How little he knew of my own personal, continuous, endless struggles. Of how the doubts never stop and the questions keep coming.

Sometimes they come so hard that I want to feel guilty, but can't anymore. Could be I have grown too tired to carry the guilt too. The doubting and the questioning is heavy enough.

Don't really know what set off this most recent round of doubting. Of wondering. Of questioning.

Could have been the song I wrote a few weeks ago for my grandson. It started out like this:

"You told me about Jesus when I was just a child;

"About how much He'd loved me, for such a long, long while,

"Before I was ever born, you said, he knew me even then,

"You said that he loved me before you and I were kin.

"Now Grandma, I don't understand how it all came about,

"How you became so assured of your own chosen route,

"Oh, how I want to walk that way, I do, I really do,

"But I don't know where to start, I just don't have a clue ..."

The song goes on a bit then closes like this: "... Oh yes, she told him about Jesus when he was just a kid.

"She planted seeds she knew would sprout and he's so glad they did.

"She told him about Jesus so he would learn to stand.

"She knew the day would come when he would have to be a man."

I cannot imagine that there could possibly be anyone who has been afforded more coincidences that led them to believe in God, in his hand, his active hand, at work in their life. I mean my life is so checkered with so many coincidences beyond my own wildest imagination that you would think there could be no more room for doubt. So where does it come from?

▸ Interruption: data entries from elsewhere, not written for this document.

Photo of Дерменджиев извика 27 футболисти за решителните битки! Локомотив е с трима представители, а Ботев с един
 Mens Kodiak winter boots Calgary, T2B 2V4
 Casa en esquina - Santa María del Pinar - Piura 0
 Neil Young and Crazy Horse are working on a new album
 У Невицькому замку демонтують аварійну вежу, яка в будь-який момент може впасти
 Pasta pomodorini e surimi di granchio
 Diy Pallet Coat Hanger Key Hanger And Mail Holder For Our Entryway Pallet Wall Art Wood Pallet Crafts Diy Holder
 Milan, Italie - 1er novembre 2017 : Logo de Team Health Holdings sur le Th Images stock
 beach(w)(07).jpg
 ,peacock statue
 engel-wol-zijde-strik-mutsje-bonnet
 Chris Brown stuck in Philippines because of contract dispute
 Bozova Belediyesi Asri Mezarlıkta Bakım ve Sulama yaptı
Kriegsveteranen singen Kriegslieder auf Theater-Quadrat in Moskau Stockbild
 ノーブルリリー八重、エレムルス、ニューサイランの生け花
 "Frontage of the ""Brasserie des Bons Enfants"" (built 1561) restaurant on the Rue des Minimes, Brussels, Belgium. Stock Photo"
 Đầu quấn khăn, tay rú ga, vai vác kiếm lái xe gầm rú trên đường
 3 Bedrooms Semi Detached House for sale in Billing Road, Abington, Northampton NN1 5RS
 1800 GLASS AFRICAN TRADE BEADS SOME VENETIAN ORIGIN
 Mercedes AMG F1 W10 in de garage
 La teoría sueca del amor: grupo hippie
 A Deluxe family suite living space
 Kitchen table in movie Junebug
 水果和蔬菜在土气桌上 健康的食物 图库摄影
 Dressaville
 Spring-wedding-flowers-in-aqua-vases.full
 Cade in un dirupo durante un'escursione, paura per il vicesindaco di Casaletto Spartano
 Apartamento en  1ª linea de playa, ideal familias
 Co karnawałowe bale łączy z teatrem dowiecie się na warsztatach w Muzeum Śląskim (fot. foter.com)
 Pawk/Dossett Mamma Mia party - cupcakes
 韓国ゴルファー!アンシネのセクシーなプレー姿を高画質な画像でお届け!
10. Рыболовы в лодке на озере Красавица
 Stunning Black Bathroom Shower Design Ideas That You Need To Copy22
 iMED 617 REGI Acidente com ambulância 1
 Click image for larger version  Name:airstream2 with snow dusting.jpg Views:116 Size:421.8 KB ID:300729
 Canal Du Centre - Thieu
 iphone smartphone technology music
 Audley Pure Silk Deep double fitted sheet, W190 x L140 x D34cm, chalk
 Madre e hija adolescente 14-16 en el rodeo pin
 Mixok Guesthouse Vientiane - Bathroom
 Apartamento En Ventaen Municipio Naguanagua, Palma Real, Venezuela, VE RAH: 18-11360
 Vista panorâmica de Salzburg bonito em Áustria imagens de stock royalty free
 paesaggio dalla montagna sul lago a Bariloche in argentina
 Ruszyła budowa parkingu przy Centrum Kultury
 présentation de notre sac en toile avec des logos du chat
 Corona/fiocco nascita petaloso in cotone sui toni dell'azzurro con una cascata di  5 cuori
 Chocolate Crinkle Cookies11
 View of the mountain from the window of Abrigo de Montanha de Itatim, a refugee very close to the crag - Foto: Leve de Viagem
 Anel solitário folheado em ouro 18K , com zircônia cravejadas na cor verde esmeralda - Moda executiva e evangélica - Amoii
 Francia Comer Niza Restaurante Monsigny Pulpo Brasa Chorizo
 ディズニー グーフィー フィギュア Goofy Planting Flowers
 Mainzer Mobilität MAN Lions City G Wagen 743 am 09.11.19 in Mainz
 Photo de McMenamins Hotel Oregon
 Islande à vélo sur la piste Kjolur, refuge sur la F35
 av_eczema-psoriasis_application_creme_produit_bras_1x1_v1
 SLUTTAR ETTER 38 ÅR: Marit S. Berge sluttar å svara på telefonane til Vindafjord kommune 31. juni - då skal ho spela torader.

Why do I succumb to thoughts like, "What's it all about? What's it all for? Why try so hard? Nobody really gives a ____. Everybody is just trying to outdo the other fellow for some insane reason, or for no reason at all. Am I really so 'so assured?'"

The thoughts come when I'm not even especially tired or depressed. They come out of nowhere. One day, one hour, one moment I can be so assured of God, of Christ, of his death and resurrection and of my own salvation. Then the next minute, it all seems like a fairy tale.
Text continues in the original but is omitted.